There's nothing quite like the feeling of flying down a small mountain you had just climbed up. Gravity, all of a sudden your best friend instead of your menacing antagonist, pulls you through the twists and turns of the dirt single track trail. All you have to do is keep your legs moving, matching your pace to whatever the slope dictates. Tall trees and pre-historic ferns zoom by, a blur in your peripheral as you focus in on the 20 feet in front of you, looking for where that next foot placement will go.

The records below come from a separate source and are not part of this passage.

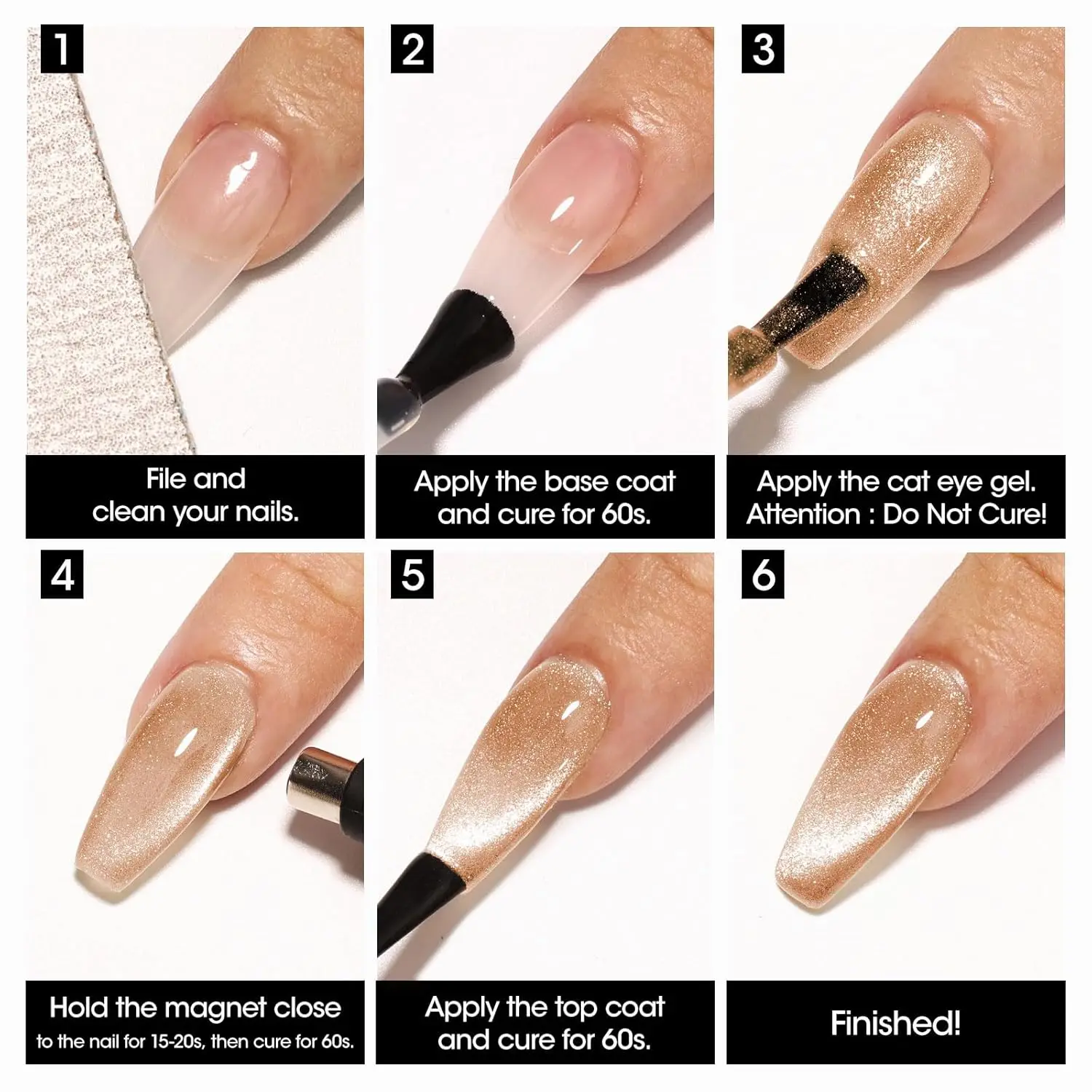 1

File and clean your nails.

2

Apply the base coat and cure for 60s.

3

Apply the cat eye gel. Attention : Do Not Cure!

4

Hold the magnet close to the nail for 15-20s, then cure for 60s.

5

Apply the top coat and cure for 60s.

6

Finished!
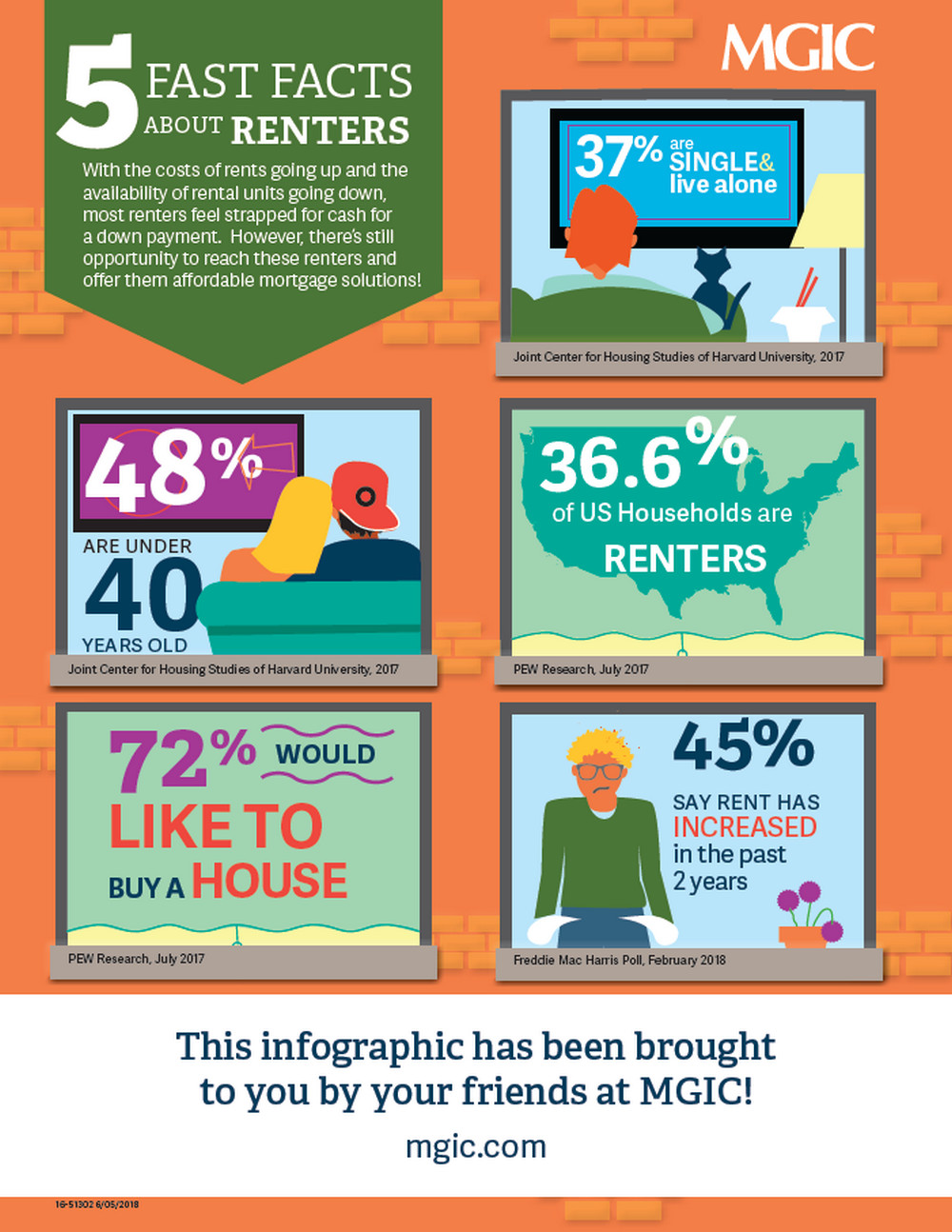 5 FAST FACTS ABOUT RENTERS

With the costs of rents going up and the availability of rental units going down, most renters feel strapped for cash for a down payment. However, there's still opportunity to reach these renters and offer them affordable mortgage solutions!

MGIC

37% are SINGLE & live alone

Joint Center for Housing Studies of Harvard University, 2017

48% ARE UNDER 40 YEARS OLD

Joint Center for Housing Studies of Harvard University, 2017

36.6% of US Households are RENTERS

PEW Research, July 2017

72% WOULD LIKE TO BUY A HOUSE

PEW Research, July 2017

45% SAY RENT HAS INCREASED in the past 2 years

Freddie Mac Harris Poll, February 2018

This infographic has been brought to you by your friends at MGIC!

mgic.com

16-51302 6/05/2018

It had been close to a year since I had experienced those feelings, or worn the jet-black jersey of my running club, the Jacuzzi Boys Athletic Club. Other pursuits, such as climbing and making oatmeal had filled in my schedule to the point where running had become an afterthought, a way to get in 30 minutes of exercise or take my mind off of things for a moment. But this spring I knew Roam Oatmeal was going to be providing breakfast at the Tillamook Burn Trail Races, and it made sense to me to toe the line myself. I used to be a good track athlete in college, and had pulled together some decent performances in my post college years. Running had always been a huge part of my personality and self-identity, and that portion of me had waned in the past year. Which is not to say that was a bad thing. Life, goals, and priorities all change with time, and I have found that grasping for goals you have moved beyond acts more as an anchor than as the wind in your sails. I threw together a training schedule, got in the majority of my planned workouts, and came into the weekend feeling pretty good.
The long trail races, especially the ones with as much climbing as the Tillamook Burn, require a lot of patience. It is much too easy to feel good early in the race and then "bonk" hard later, totally depleted from too much early effort. This was in the fore of my mind as I toed the line, and overall, I would say the race went according to plan. On the second long climb of the course I was forced to walk large portions, but I was on a good pace overall and well past the halfway mark. At the top of the crest there was an aid station, and after a quick drink and some potato chips recharged my mentality, I found myself flying down the hill in a sea of green, very very happy that I had decided to race over the weekend.
My general exit from running for the past year had been voluntary. There was no massive injury, and no drastic life change, just a shift in what I spent my time doing. And now, remembering what it's like to run a few hard miles, I think I want to spend more of my time running again. The trails are calling me back, reminding me that the mud on the back of my legs, the starting line jitters, and even the long uphill climbs feel pretty damn good. Dirt trails, I'll be seeing you again soon.